Действительно, окунувшись во взрослую жизнь, я ощутила себя маленьким пузырем в большой ванне и еще полнее почувствовала свою беспомощность, уязвимость и зависимость от других. По натуре я гордячка и одиночка, если бы я могла обходиться без людей – прекрасно бы жила. Но, видимо, Господь решил подпортить мне физику, чтобы усовершенствовать душу. Смысл в том, чтобы терпеливо крест свой тащить и не роптать. Раньше лучше удавалось – когда жизнь не касалась. О ней всегда легко рассуждать, пока она тебя не трогает.

Сестра часто обвиняла родителей (особенно маму) в том, что они меня любят больше, чем ее – без этой телеги не обходилась ни одна их потасовка. Ну да, носились со мной в детстве, потому что я слепой была, хлебнули они со мной изрядно, что уж тут непонятного. Однако мама считала, дело в другом – как раз в этой серьезности по отношению ко мне. Я на девять лет моложе сестры, но к ней они относятся по-родительски, а не по-дружески.

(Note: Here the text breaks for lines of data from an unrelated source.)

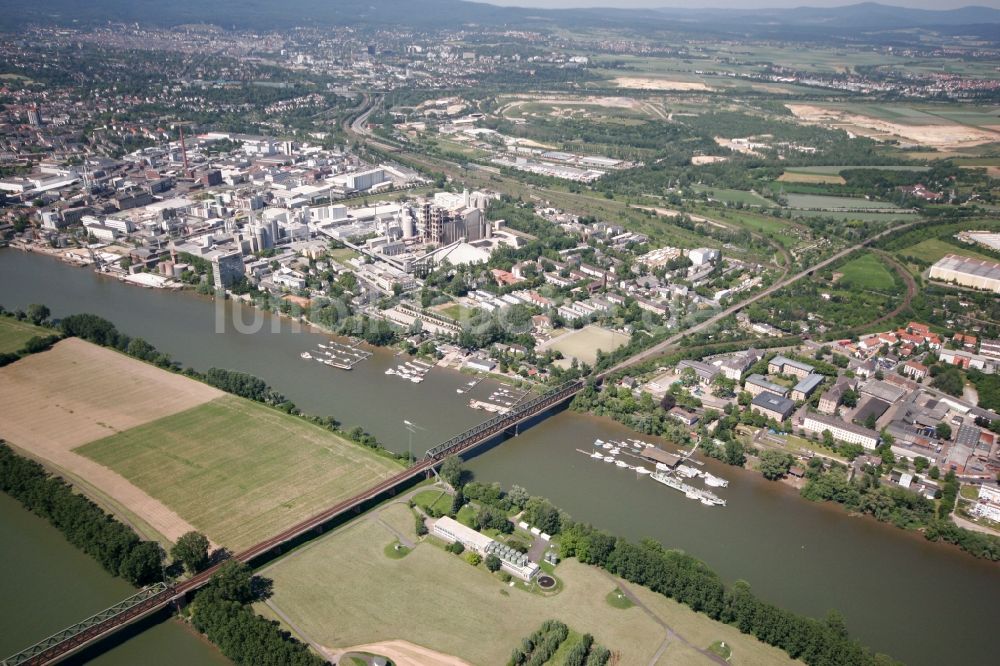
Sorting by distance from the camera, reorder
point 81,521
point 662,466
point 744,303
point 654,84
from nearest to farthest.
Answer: point 81,521 → point 662,466 → point 744,303 → point 654,84

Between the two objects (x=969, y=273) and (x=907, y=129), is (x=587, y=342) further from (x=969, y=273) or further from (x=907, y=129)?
(x=907, y=129)

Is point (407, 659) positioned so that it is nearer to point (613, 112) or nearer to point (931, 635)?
point (931, 635)

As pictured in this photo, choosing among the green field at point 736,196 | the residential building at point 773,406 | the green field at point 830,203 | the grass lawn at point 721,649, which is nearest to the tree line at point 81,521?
the grass lawn at point 721,649

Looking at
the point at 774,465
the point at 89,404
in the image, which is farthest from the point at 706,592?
the point at 89,404

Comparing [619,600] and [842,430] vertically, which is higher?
[842,430]

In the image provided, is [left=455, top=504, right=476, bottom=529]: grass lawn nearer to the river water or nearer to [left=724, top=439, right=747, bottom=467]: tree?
the river water

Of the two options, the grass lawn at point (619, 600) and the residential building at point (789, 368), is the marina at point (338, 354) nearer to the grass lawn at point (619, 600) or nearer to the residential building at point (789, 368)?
the grass lawn at point (619, 600)

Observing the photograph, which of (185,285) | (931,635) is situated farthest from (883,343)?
(185,285)
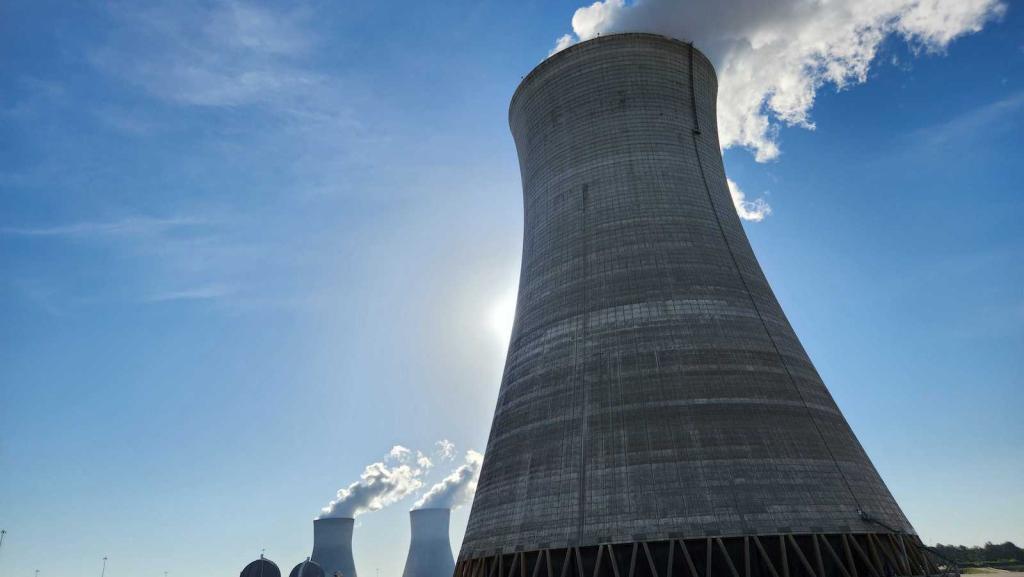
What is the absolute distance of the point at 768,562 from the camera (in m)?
10.6

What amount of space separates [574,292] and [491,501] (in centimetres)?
486

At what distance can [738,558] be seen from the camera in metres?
10.8

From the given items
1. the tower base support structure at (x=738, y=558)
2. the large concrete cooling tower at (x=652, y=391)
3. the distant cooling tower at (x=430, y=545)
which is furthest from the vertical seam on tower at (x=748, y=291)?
the distant cooling tower at (x=430, y=545)

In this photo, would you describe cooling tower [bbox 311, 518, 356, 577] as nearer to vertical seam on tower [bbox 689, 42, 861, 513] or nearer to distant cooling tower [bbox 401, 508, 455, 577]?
distant cooling tower [bbox 401, 508, 455, 577]

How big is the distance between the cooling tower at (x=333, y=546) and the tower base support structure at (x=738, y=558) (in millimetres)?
32949

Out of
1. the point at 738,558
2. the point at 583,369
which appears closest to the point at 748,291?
the point at 583,369

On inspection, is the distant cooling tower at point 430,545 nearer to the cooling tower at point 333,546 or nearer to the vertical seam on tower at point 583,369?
the cooling tower at point 333,546

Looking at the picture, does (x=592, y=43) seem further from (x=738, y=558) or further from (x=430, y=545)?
(x=430, y=545)

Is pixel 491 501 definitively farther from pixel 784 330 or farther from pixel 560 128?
pixel 560 128

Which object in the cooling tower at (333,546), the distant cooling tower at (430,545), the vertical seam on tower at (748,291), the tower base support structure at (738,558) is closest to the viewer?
the tower base support structure at (738,558)

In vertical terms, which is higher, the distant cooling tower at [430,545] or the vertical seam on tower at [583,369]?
the distant cooling tower at [430,545]

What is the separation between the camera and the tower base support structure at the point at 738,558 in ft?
35.2

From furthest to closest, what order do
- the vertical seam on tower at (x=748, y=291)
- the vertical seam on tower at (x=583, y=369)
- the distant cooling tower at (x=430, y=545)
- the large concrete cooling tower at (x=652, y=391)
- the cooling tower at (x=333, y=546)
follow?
the distant cooling tower at (x=430, y=545), the cooling tower at (x=333, y=546), the vertical seam on tower at (x=748, y=291), the vertical seam on tower at (x=583, y=369), the large concrete cooling tower at (x=652, y=391)

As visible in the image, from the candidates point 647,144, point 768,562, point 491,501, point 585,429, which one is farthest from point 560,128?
point 768,562
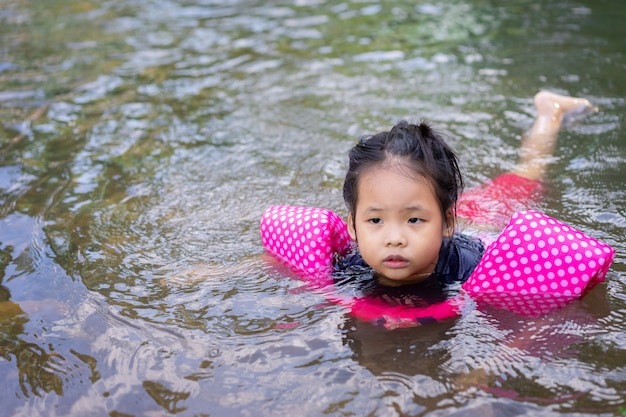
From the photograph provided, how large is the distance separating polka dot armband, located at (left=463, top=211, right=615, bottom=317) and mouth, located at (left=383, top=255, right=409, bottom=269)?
0.40 metres

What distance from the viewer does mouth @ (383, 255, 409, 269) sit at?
318 centimetres

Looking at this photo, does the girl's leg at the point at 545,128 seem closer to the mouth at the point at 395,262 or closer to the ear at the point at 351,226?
the ear at the point at 351,226

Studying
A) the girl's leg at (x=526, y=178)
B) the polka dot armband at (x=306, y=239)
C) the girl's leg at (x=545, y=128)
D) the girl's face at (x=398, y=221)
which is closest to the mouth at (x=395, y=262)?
the girl's face at (x=398, y=221)

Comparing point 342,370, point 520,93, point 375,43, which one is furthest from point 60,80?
point 342,370

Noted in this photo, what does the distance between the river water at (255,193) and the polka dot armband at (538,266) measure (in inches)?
3.5

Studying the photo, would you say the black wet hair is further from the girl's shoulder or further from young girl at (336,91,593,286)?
the girl's shoulder

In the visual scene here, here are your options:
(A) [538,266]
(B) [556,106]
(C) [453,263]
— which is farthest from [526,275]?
(B) [556,106]

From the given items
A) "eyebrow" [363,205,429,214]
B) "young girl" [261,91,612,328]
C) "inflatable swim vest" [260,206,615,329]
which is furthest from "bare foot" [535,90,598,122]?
"eyebrow" [363,205,429,214]

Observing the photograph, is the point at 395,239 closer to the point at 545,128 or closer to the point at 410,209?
the point at 410,209

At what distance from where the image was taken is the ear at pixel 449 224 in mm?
3360

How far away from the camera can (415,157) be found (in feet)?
10.6

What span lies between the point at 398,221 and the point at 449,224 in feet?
1.11

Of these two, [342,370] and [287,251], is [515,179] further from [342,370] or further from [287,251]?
[342,370]

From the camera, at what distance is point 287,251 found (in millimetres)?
3807
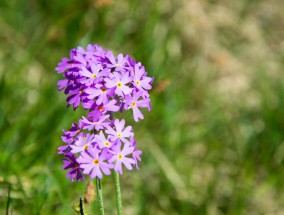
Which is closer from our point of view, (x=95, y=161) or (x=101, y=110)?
(x=95, y=161)

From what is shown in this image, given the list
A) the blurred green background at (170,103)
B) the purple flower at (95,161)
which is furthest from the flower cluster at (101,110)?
the blurred green background at (170,103)

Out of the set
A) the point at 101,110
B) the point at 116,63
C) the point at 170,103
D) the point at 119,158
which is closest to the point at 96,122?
the point at 101,110

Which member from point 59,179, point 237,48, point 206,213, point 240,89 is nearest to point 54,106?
point 59,179

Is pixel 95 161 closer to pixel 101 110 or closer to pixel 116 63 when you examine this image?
pixel 101 110

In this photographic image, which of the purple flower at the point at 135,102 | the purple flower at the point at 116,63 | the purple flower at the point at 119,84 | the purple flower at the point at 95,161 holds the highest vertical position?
the purple flower at the point at 116,63

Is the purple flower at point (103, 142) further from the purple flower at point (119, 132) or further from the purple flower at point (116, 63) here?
the purple flower at point (116, 63)

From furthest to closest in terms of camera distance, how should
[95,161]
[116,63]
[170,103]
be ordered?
[170,103]
[116,63]
[95,161]

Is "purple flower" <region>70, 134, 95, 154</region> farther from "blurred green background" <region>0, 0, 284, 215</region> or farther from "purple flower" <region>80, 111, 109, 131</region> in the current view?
"blurred green background" <region>0, 0, 284, 215</region>

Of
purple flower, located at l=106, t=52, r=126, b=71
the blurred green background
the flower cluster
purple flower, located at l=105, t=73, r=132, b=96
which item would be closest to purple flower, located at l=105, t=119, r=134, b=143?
the flower cluster
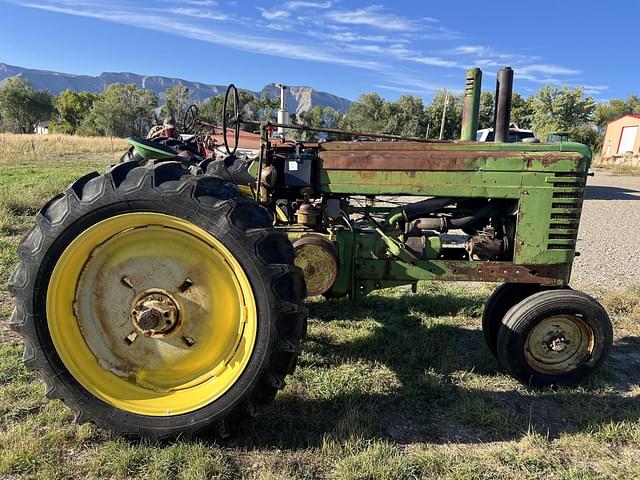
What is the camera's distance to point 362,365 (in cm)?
328

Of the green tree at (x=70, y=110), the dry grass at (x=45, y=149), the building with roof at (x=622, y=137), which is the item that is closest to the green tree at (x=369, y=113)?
the building with roof at (x=622, y=137)

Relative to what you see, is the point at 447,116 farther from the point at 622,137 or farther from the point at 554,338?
the point at 554,338

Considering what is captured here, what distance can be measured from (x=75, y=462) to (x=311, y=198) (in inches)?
82.4

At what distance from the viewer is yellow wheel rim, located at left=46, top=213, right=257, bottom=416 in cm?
229

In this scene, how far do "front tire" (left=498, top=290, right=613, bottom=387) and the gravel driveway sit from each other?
2.48m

После знакомства с моим творчеством родители стали считать меня кем-то не от мира сего, кем-то своеобразным и слишком много для своих лет понимающим, не в меру сильным, особенно для девушки. И конечно, таким чудам, как я, неинтересно общаться с такими обычными людьми, как они! И все равно они меня любили. Это похоже на притчу о блудном сыне, на мой взгляд – есть у них нормальная старшая дочь, нет, они в жалкой слепандере души не чают, хоть она, по сути, им всю жизнь сломала и продолжает.

Мама предложила остаться у них, но я отказалась. Папа же отказался вести меня к бабе Шуре и сказал, что глупее не придумаешь – добираться в такой час на автобусе.

– Я все-таки попробую, – ответила я, и мама пошла провожать меня на остановку.

Пока ждали автобуса, успели поговорить. Мама сказала, что ей без меня тяжело, ибо только со мной можно в этой семье нормально общаться. В прошлом году, когда я жила у бабушки и как-то заикнулась о том, что скоро перееду к ней насовсем, мама сказала, что ей будет одиноко без меня. Тогда меня эта реплика припечатала, и я передумала переезжать, и вовсе не из-за того, что с бабушкой тяжело общаться. Сейчас я окончательно заржавела или зачерствела.

– У меня такое ощущение, что мне нет здесь места больше. И раньше было немного, а теперь и вовсе не осталось. Даже физически – у нас ведь не развернуться, а малыш растет, ему отдельная комната понадобится…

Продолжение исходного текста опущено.